En este contexto, quisiera referirme específicamente a la ayuda que podemos ofrecer a las benditas almas del purgatorio. Aquí podemos relacionar dos fines: por un lado, les ayudamos a través de nuestra oración; y, al mismo tiempo, nos ganamos amigos en el cielo. Podemos imaginar cuán agradecida estará con nosotros un alma que haya recibido consuelo y alivio gracias a nuestra oración, y que finalmente haya llegado a la visión beatífica que tanto anhelaba y bajo cuya ausencia tanto sufría. Por toda la eternidad no nos olvidará, y nos otorgará su amor y gratitud. ¡Y se trata de un acto tan sencillo de nuestra parte, pero que tiene efectos tan fructíferos! Simplemente rezar por ellas un Avemaría…
Pensemos también en las incontables posibilidades de servir a Dios. Al aplicar la virtud de la prudencia, las tendremos cada vez más presentes y crecerá nuestro fervor por hacer el bien. Porque cuando el amor nos mueve y lo ponemos en práctica, éste se hace cada vez más fuerte; mientras que, si no seguimos sus mociones, el amor puede enfriarse y nuestra vida hundirse en la indiferencia.

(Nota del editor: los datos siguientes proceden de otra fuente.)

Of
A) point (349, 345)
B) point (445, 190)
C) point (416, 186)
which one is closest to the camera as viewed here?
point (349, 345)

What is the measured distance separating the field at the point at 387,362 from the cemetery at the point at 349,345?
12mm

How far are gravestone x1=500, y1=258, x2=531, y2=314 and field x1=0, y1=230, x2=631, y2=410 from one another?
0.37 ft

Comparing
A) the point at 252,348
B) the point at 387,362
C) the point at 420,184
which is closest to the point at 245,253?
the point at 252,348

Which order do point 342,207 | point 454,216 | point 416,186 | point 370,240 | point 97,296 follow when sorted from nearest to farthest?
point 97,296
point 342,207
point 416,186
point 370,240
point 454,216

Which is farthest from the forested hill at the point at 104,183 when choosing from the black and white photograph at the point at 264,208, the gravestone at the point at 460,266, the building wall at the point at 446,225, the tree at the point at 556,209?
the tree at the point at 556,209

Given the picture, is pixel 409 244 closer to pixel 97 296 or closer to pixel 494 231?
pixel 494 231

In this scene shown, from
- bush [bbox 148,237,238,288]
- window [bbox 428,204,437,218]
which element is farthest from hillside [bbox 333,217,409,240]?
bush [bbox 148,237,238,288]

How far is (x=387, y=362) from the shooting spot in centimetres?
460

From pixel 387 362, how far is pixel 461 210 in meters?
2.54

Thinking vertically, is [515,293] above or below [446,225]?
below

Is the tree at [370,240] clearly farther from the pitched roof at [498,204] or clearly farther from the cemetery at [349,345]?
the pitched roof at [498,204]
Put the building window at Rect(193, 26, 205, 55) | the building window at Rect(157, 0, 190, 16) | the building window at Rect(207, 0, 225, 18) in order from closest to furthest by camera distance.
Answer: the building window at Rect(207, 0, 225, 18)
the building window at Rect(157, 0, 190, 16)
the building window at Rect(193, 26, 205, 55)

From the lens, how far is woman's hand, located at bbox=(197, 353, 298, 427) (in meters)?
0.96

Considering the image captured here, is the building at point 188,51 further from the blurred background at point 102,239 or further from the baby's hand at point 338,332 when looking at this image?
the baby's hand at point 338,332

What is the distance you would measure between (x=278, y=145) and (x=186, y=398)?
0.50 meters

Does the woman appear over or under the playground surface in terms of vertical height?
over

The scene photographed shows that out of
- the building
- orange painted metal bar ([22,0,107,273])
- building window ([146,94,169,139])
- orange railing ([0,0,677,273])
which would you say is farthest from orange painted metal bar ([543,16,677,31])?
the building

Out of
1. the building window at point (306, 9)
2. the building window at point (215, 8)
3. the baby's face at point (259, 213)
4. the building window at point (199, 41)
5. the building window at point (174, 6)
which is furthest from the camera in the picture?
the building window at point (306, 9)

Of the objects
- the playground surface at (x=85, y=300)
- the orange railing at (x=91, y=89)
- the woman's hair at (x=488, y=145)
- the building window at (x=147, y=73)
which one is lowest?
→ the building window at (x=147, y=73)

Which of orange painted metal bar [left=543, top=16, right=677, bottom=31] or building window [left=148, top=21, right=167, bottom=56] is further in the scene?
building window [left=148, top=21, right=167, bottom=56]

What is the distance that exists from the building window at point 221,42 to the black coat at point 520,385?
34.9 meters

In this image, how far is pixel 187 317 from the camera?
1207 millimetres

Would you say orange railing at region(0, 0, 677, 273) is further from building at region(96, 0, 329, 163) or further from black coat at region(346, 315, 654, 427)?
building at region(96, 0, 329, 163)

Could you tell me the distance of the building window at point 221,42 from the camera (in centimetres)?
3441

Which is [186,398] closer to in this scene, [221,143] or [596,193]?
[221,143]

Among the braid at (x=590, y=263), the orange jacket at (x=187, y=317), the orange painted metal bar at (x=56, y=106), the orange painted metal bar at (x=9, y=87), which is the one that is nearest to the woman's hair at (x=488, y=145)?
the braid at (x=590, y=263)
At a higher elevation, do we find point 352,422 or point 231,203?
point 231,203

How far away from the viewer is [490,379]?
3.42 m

Como hijos de la luz, no seamos perezosos para hacer el bien. No es que sea ilícito hacerlo también en vista de los tesoros que podemos acumular en el cielo. Pero, por supuesto que, a fin de cuentas, se trata de crecer en el amor a Dios, aprendiendo a hacerlo todo por amor a Él, así como también Él lo hace todo por amor a nosotros.